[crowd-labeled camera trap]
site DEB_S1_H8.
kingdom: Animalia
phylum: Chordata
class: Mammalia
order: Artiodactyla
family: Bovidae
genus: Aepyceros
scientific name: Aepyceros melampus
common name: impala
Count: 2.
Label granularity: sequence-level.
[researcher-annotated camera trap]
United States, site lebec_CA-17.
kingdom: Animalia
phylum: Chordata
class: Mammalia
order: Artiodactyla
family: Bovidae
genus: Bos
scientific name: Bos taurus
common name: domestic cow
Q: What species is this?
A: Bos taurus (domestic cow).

————————

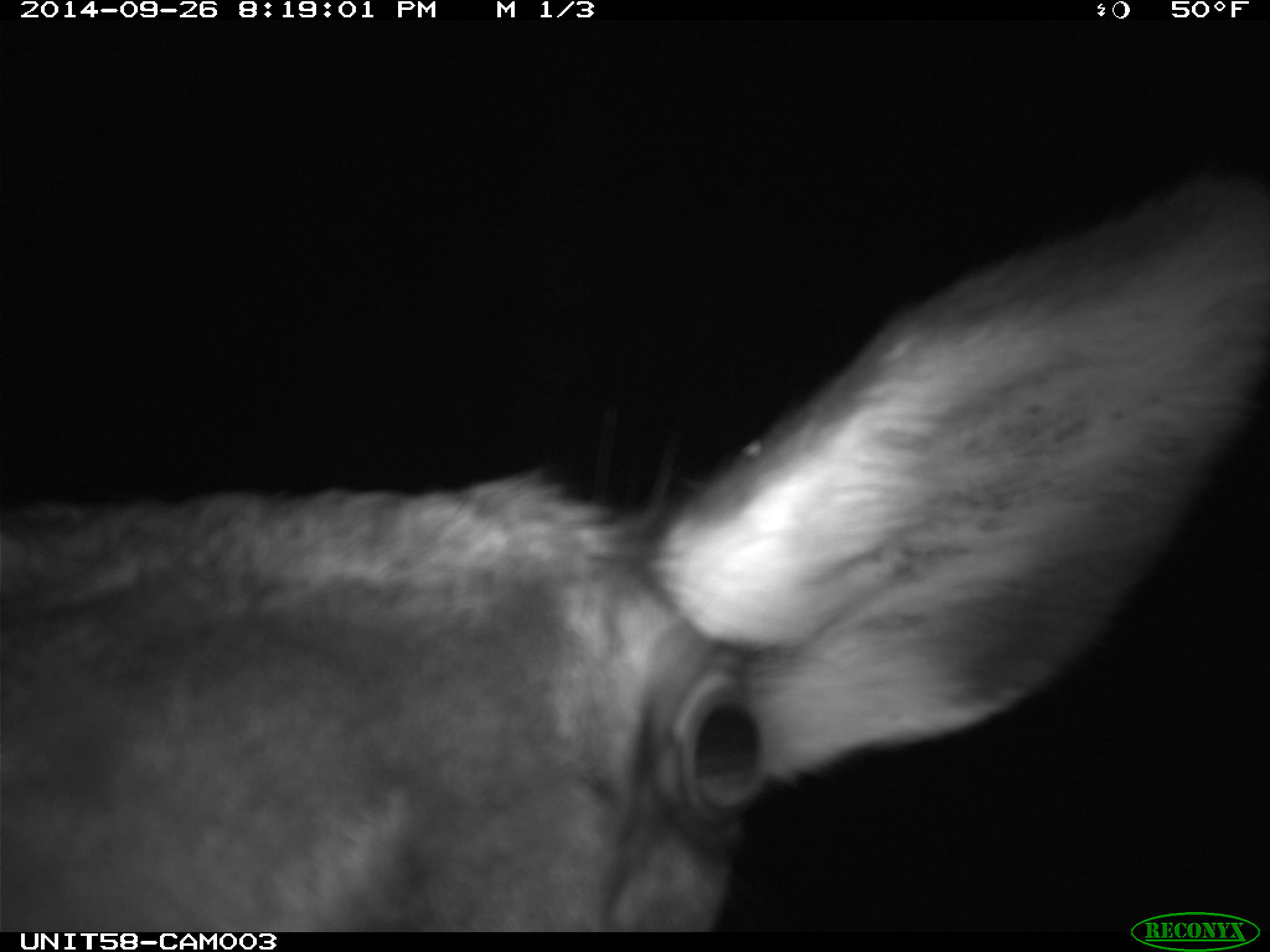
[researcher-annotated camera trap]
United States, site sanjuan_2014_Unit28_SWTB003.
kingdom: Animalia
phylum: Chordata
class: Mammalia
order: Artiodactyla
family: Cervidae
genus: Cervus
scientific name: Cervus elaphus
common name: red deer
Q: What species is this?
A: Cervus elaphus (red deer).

————————

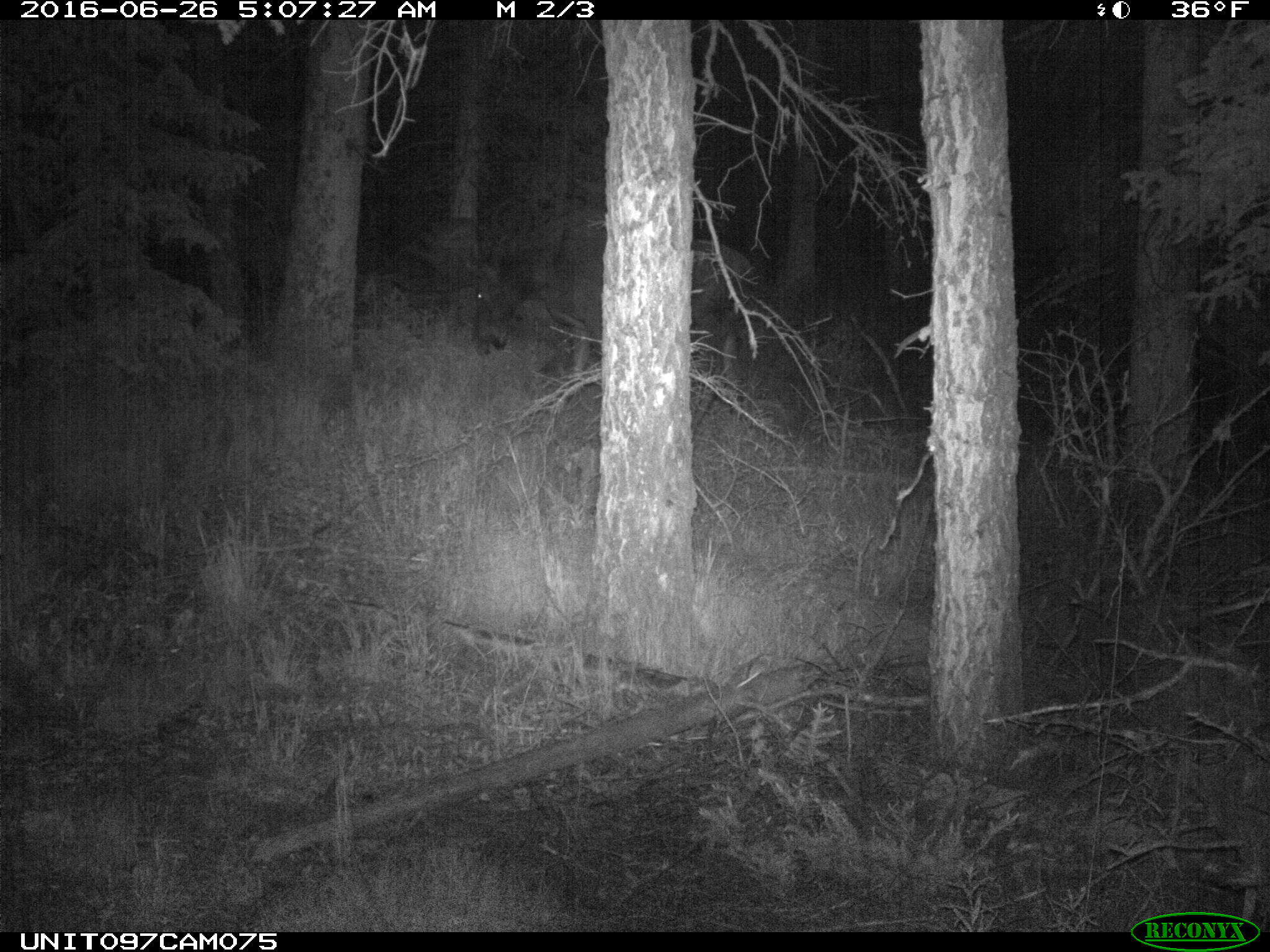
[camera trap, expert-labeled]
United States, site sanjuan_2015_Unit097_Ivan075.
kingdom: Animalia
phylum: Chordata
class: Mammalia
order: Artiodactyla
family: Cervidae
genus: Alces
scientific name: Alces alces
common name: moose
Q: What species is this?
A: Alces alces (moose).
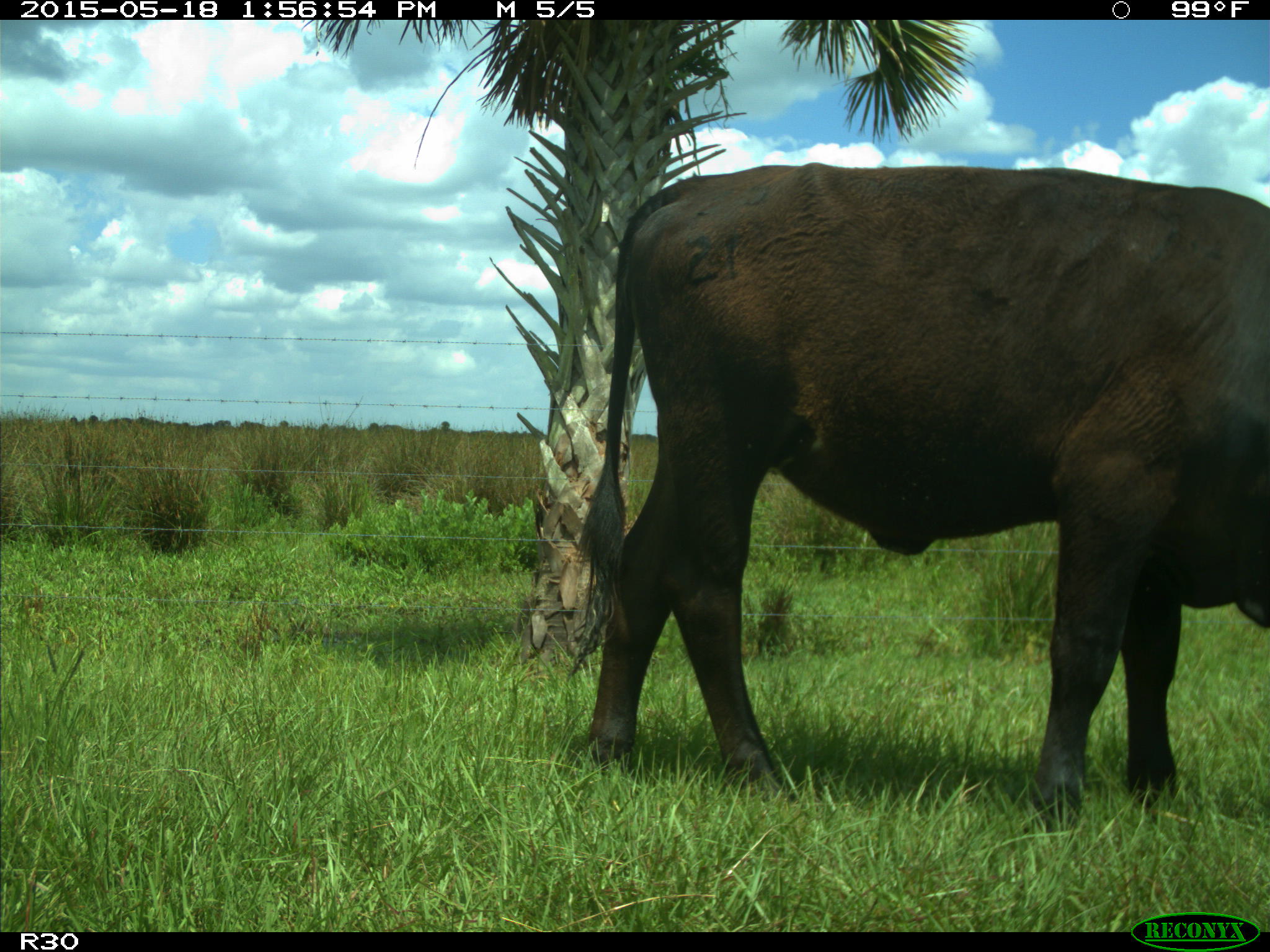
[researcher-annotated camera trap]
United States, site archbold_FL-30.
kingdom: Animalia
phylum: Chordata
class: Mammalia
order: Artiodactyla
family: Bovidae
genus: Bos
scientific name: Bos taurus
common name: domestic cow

————————

▸ **Required work**: Begin at the line above that has "scientific name: Cervus elaphus" and stop after the line that has "A: Cervus elaphus (red deer).", copying each line exactly and adding nothing else.

▸ **Response for this exercise**:
scientific name: Cervus elaphus
common name: red deer
Q: What species is this?
A: Cervus elaphus (red deer).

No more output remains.